Nearly 400 officers in West Yorkshire had to take time off with stress, PTSD or anxiety last year, a new report has revealed.
Worrying as those figures are, West Yorkshire Police Federation Chairman Brian Booth said he was pleased the officers had come forward and talked about their symptoms.
Nationally more than 10,000 police officers had to be away from their duties to deal with poor mental health symptoms.
“Initially, these figures look worrying, and there are many officers who have come forward and have had to be off work with stress,” Brian said.
“In many ways, we need to see it as a good thing. It means there has been some intervention in these cases.
“The worst place we can be is when officers don’t, or feel they can’t, come forward and talk, and end up taking their lives. We can help, and we can support before it comes to that.”
Brian said it’s all about generating a working atmosphere where people can feel confident in coming forward to get the help they need.
“More people are coming forward, and people are talking about their symptoms and how they are feeling,” he said.

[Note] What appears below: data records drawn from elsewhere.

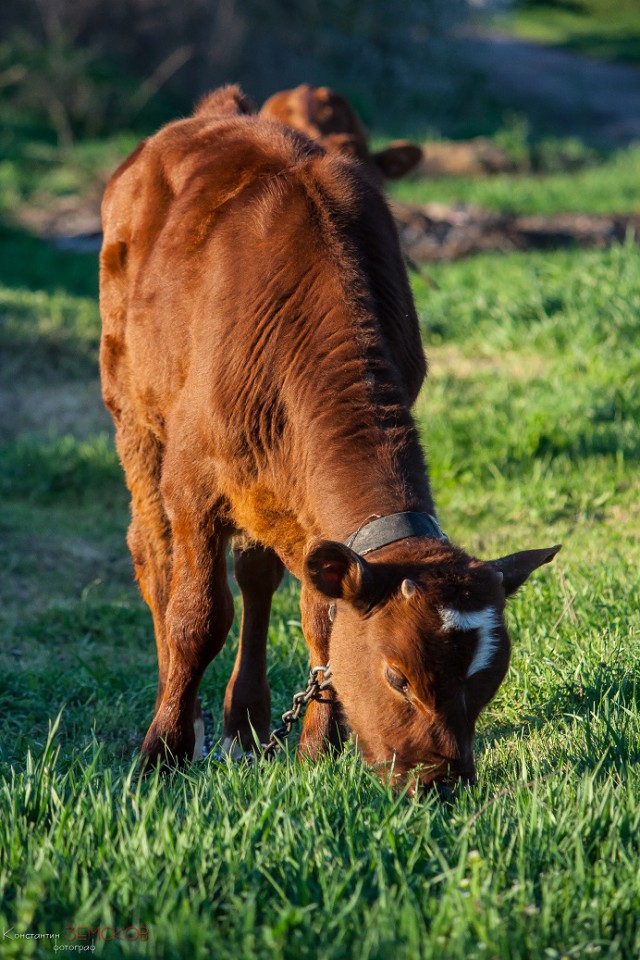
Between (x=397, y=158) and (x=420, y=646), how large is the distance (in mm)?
6759

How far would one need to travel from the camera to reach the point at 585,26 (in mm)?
45312

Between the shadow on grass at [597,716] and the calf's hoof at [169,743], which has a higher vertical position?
the shadow on grass at [597,716]

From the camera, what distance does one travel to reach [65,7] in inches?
923

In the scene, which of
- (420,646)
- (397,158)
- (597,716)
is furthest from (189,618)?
(397,158)

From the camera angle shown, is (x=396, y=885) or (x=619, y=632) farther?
(x=619, y=632)

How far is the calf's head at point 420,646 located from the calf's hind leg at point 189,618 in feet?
2.96

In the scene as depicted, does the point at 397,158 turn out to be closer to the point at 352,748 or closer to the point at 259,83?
the point at 352,748

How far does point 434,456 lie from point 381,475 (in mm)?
4044

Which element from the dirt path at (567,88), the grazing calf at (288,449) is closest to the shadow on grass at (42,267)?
the grazing calf at (288,449)

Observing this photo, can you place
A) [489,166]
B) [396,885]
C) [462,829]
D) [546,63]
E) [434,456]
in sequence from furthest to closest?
[546,63]
[489,166]
[434,456]
[462,829]
[396,885]

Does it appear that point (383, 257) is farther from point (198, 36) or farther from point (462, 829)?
point (198, 36)

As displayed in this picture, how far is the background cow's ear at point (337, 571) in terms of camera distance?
11.1 ft

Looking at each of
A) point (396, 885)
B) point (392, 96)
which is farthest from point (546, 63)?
point (396, 885)

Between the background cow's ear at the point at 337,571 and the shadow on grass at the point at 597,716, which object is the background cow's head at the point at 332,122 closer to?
the shadow on grass at the point at 597,716
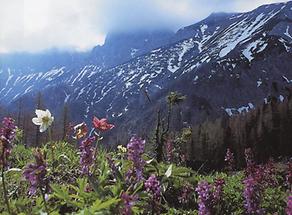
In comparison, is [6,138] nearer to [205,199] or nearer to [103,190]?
[103,190]

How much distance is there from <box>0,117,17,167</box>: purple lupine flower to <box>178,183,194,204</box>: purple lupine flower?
12.5ft

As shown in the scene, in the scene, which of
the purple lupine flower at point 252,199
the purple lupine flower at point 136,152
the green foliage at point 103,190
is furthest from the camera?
the purple lupine flower at point 252,199

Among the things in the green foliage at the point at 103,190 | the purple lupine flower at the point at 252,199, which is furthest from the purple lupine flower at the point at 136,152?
the purple lupine flower at the point at 252,199

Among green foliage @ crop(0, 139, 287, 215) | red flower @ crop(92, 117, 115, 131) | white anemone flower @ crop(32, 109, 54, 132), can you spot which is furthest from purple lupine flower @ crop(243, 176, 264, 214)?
white anemone flower @ crop(32, 109, 54, 132)

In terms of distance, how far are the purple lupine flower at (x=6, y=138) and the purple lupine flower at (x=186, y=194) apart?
380 centimetres

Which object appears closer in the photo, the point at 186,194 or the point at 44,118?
the point at 44,118

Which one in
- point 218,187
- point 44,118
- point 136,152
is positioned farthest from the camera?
point 44,118

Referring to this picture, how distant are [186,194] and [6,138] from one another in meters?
4.03

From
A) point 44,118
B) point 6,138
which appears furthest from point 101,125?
point 6,138

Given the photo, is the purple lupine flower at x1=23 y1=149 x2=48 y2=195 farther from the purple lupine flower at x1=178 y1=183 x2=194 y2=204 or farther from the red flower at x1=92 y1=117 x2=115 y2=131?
the purple lupine flower at x1=178 y1=183 x2=194 y2=204

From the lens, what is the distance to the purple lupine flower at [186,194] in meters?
7.06

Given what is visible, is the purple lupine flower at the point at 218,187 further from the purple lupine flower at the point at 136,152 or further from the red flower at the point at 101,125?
the purple lupine flower at the point at 136,152

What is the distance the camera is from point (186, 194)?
7168 mm

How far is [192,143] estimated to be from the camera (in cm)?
10531
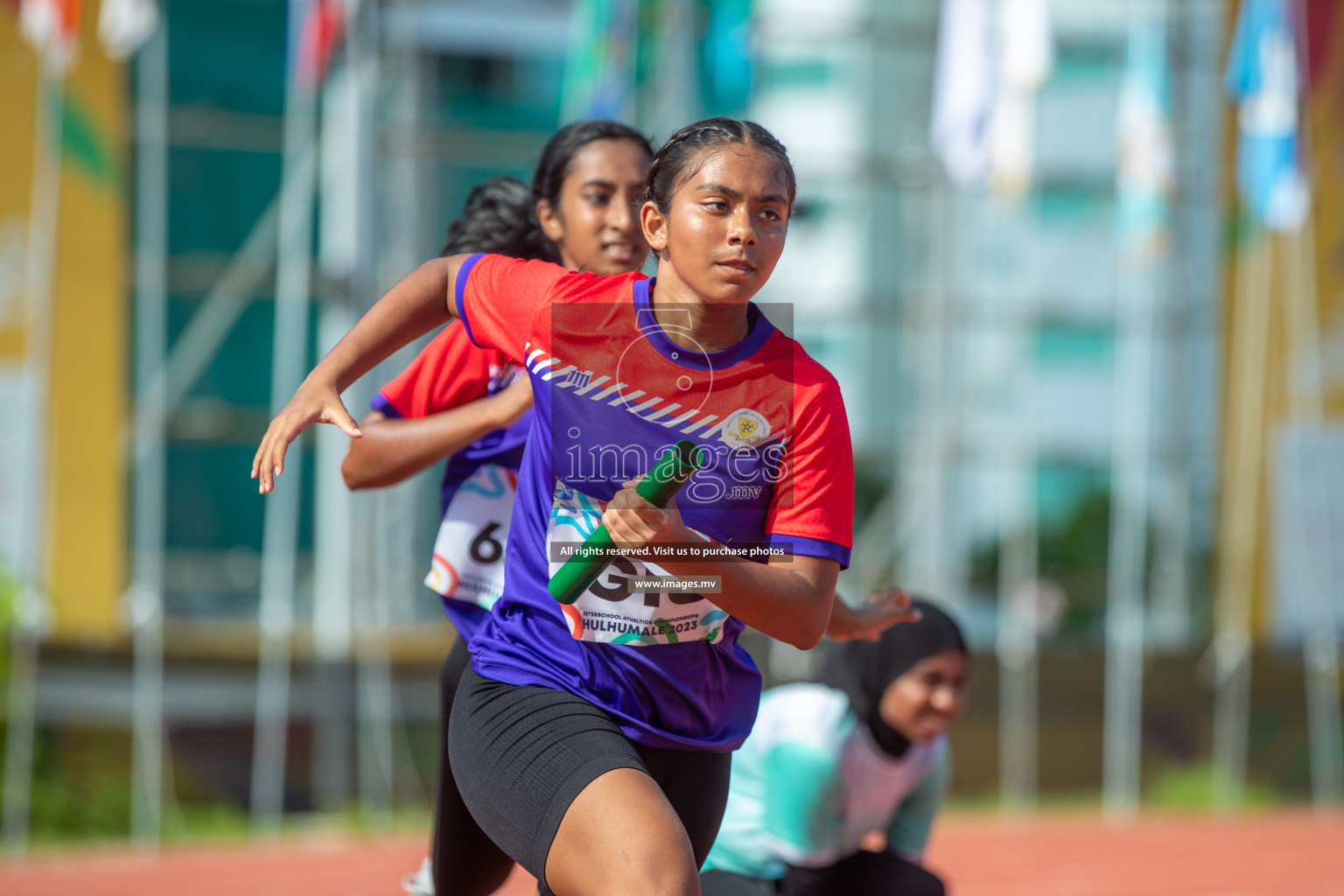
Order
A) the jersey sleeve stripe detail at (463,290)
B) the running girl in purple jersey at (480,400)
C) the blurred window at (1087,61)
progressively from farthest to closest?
the blurred window at (1087,61), the running girl in purple jersey at (480,400), the jersey sleeve stripe detail at (463,290)

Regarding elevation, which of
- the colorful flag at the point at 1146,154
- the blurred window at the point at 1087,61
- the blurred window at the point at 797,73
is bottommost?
the colorful flag at the point at 1146,154

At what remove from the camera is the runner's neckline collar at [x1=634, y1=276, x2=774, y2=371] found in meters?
2.04

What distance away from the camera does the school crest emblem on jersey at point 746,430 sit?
1992mm

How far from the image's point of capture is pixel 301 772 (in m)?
8.09

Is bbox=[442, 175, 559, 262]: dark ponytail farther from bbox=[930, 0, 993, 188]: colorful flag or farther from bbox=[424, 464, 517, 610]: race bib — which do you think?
bbox=[930, 0, 993, 188]: colorful flag

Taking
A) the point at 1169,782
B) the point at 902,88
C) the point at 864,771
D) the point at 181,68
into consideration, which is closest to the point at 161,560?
the point at 181,68

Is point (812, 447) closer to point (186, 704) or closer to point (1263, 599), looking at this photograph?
point (186, 704)

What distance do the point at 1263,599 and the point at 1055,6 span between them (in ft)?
29.0

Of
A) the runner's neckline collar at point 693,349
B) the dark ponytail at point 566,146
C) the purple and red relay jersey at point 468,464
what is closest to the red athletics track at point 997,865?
the purple and red relay jersey at point 468,464

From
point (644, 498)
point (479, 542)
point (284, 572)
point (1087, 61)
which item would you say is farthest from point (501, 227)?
point (1087, 61)

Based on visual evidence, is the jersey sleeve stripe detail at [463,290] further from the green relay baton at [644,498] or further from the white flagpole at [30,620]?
the white flagpole at [30,620]

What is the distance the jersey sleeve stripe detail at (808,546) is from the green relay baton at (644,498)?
301 millimetres

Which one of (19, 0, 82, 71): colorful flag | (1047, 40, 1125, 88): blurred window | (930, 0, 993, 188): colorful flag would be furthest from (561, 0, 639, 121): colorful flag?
(1047, 40, 1125, 88): blurred window

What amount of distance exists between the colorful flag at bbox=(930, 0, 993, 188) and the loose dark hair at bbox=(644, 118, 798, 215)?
24.0 ft
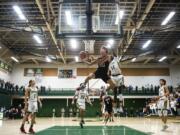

“Certainly, as a Federation, we advertise and talk about the services we can provide; we have early intervention strategists, we can provide and signpost officers to counselling, and we have the Blue Light Foundation, who have really helped some of our officers with their PTSD.”
Sharing the figures will also help other officers see that they will be supported if they talk about their symptoms, Brian added.
“The figure is 391 people who have been helped,” he said. “If they can influence just one other person to come forward and seek support, then that’s positive.
“There are many ways we can help you, so if you are feeling you need support, please step forward; we are here for you.”